In 1870, John Tyndall demonstrated that light follows the curve of a stream of water pouring from a container, it was this simple principle that led to the study and development of applications for this phenomenon.
The advantages of using fiber optics
Because of the Low loss, high bandwidth properties of fiber cable they can be used over greater distances than copper cables, in data networks this can be as much as 2km without the use of repeaters. Their light weight and small size also make them ideal for applications where running copper cables would be impractical, and by using multiplexors one fiber could replace hundreds of copper cables.

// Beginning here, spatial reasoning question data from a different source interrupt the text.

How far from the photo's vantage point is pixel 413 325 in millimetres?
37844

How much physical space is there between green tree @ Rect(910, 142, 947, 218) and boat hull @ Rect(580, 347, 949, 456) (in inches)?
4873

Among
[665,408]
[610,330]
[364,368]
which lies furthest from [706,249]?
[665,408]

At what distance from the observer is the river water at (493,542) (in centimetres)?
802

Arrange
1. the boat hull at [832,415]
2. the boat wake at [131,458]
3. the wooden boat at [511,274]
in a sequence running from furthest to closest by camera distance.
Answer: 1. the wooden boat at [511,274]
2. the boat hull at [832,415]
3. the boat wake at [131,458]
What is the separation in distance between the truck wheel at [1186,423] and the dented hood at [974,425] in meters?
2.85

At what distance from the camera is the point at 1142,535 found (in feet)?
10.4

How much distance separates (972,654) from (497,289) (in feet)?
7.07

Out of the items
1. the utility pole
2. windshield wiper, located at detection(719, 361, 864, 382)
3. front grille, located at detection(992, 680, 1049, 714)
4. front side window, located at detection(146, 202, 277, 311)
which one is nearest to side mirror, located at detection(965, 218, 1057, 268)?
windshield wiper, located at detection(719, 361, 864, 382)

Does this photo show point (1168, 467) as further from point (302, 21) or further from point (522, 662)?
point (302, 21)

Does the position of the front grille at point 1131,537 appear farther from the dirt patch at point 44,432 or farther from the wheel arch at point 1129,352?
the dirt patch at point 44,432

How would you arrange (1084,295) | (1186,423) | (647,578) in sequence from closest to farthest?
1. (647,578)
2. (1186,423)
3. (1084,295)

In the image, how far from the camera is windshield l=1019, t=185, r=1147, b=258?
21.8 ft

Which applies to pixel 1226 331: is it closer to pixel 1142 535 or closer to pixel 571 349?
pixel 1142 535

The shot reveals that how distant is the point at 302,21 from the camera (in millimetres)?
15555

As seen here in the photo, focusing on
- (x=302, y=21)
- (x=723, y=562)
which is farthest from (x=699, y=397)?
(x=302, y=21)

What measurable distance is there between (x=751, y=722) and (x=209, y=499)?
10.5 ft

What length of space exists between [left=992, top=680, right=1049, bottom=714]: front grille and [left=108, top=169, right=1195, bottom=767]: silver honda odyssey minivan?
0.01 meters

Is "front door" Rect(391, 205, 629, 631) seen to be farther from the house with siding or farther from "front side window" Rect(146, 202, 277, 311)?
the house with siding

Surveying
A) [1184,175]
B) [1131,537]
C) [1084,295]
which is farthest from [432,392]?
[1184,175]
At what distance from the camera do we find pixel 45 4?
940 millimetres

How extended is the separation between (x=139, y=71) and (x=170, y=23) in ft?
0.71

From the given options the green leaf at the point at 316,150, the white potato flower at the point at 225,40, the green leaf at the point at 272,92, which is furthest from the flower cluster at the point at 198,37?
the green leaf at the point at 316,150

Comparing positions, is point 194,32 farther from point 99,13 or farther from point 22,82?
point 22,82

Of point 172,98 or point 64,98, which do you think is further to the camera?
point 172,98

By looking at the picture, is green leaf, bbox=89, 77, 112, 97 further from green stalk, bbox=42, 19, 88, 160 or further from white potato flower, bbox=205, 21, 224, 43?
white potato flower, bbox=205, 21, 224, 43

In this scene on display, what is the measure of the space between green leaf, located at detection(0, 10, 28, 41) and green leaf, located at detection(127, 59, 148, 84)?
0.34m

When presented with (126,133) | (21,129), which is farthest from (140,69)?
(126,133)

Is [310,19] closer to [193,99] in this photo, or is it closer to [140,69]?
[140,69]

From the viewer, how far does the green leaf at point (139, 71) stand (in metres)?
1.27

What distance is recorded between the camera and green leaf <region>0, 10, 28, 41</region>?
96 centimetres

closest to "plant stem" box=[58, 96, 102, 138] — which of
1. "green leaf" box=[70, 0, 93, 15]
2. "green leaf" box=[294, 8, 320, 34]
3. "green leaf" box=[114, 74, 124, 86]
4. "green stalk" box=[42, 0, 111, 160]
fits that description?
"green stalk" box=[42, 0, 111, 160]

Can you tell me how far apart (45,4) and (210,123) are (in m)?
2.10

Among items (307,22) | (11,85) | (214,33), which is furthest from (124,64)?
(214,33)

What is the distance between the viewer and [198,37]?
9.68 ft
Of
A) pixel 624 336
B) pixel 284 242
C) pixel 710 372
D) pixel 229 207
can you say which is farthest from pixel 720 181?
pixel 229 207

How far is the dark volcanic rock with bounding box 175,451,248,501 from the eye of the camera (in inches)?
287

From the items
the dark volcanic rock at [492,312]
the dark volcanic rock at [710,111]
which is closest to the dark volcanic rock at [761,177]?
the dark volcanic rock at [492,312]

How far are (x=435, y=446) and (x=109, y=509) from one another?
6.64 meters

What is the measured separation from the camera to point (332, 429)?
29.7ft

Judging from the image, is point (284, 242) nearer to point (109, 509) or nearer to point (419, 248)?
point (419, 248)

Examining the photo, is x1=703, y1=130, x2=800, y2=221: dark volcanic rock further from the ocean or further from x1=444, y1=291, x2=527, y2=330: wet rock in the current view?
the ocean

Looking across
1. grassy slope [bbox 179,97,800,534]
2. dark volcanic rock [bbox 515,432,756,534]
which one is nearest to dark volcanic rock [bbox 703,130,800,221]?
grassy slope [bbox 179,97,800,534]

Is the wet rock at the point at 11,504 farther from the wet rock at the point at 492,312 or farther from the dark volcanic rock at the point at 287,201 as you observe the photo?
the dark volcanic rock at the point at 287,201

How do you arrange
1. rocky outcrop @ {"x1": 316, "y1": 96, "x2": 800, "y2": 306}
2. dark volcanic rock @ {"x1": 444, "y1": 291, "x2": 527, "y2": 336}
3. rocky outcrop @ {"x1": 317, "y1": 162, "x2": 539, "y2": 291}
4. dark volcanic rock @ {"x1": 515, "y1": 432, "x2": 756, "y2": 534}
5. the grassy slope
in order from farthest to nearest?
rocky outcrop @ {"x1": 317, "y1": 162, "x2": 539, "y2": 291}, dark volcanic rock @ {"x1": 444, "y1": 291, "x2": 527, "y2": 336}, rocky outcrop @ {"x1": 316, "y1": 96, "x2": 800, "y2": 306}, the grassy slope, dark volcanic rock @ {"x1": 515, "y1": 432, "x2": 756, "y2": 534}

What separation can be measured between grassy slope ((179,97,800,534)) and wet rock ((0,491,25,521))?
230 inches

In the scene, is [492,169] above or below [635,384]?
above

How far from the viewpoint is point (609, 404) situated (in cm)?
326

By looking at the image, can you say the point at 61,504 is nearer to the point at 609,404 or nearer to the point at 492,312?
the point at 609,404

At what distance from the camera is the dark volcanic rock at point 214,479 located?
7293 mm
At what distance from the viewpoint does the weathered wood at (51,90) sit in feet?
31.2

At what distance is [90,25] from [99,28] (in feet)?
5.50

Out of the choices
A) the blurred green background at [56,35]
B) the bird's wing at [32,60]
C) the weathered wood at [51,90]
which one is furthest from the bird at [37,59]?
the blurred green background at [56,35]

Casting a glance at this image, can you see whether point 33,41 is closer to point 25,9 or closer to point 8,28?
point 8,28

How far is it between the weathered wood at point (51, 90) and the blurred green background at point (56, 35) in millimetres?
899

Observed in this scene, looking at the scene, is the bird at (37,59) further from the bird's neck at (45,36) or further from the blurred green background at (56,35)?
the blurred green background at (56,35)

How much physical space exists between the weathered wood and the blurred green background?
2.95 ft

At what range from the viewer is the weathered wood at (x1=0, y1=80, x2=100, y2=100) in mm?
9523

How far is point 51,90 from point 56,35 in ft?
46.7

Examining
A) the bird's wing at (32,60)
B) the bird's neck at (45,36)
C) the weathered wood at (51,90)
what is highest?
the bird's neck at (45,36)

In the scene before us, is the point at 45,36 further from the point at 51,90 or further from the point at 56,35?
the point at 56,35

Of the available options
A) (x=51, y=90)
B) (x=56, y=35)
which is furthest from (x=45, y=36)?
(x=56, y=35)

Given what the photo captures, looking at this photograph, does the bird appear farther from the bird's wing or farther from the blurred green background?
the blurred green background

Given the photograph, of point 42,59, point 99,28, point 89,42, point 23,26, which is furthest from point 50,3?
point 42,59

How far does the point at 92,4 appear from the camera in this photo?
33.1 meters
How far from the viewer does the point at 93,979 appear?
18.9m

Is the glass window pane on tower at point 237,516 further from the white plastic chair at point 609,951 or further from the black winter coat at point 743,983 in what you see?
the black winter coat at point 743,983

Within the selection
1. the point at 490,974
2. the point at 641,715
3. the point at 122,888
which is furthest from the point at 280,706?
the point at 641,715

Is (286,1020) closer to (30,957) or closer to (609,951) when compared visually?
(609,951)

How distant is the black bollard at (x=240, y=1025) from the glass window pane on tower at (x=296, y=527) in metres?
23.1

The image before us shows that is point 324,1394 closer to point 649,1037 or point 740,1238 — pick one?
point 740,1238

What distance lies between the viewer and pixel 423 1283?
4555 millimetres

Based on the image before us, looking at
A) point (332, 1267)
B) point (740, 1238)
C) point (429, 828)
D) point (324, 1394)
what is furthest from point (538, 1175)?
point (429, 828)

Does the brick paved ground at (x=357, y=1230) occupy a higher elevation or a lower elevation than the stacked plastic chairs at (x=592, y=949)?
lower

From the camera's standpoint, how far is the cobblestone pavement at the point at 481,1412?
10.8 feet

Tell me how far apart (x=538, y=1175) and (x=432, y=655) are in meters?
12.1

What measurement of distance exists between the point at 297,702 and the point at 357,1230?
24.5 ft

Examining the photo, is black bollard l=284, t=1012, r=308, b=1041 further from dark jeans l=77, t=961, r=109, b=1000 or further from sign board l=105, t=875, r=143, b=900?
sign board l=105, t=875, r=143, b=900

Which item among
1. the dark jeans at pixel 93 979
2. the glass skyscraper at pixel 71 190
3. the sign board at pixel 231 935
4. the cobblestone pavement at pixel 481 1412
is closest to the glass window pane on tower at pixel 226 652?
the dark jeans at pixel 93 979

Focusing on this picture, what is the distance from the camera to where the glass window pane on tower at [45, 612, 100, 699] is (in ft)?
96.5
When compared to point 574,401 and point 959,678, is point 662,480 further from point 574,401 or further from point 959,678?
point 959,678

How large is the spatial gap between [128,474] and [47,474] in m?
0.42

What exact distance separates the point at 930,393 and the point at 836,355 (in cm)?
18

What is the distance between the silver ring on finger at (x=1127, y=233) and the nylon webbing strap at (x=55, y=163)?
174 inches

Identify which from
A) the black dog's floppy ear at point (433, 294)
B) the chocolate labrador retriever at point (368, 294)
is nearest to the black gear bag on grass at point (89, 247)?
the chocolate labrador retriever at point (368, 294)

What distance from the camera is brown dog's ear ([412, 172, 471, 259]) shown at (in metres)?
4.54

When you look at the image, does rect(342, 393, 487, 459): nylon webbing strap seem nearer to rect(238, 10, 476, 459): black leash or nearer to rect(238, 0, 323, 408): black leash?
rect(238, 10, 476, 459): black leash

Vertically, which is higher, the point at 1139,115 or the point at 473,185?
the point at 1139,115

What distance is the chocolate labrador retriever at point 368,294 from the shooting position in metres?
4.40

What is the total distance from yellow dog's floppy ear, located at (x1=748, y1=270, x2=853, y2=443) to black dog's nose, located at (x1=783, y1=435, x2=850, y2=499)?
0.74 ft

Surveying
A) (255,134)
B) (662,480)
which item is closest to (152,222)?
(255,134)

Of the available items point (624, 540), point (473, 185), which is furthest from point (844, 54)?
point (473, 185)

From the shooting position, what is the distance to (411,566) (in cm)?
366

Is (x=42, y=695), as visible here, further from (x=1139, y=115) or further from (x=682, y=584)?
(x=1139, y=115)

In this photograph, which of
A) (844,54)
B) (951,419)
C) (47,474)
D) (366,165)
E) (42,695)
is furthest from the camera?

There are many different types of fiber cable, but for the purposes of this explanation we will deal with one of the most common types, 62.5/125 micron loose tube. The numbers represent the diameters of the fiber core and cladding, these are measured in microns which are millionths of a metre. Loose tube fiber cable can be indoor or outdoor, or both, the outdoor cables usually have the tube filled with gel to act as a moisture barrier which stops the ingress of water. The number of cores in one cable can be anywhere from 4 to 144
Over the years a variety of core sizes have been produced but these days there are only three main sizes that are used in data communications, these are 50/125, 62.5/125 and 8.3/125. The 50/125 and 62.5/125 micron multi-mode cables are the most widely used in data networks, although recently the 62.5 has become the more popular choice. This is rather unfortunate, because the 50/125 has been found to be the better option for Gigabit Ethernet applications.
The 8.3/125 micron is a single mode cable which until now hasn't been widely used in data networking, this was due to the high cost of single mode hardware. Things are beginning to change because the length limits for Gigabit Ethernet over 62.5/125 fiber has been reduced to around 220m, and now, using 8.3/125 may be the only choice for some campus size networks. Hopefully, this shift to single mode may start to bring the costs down.
With copper cables larger size means less resistance and therefore more current, but with fiber the opposite is true. To explain this we first need to understand how the light propagates within the fiber core.
Light travels along a fiber cable by a process called 'Total Internal Reflection' (TIR), this is made possible by using two types of glass which have different refractive indexes. The inner core has a high refractive index and the outer cladding has a low index. This is the same principle as the reflection you see when you look into a pond.
This has the effect of scattering the signal because the rays from one pulse of light, arrive at the far end at different times, this is known as Intermodal Dispersion (sometimes referred to as Differential Mode Delay, DMD).
To ease the problem, graded index fibres were developed. Unlike the examples above which have a definite barrier between core and cladding, these have a high refractive index at the centre which gradually reduces to a low refractive index at the circumference.
This slows down the lower order modes allowing the rays to arrive at the far end closer together, thereby reducing intermodal dispersion and improving the shape of the signal. The easiest way to avoid Intermodal dispersion is to allow only one mode of propagation. So a smaller core size means higher bandwidth and greater distances.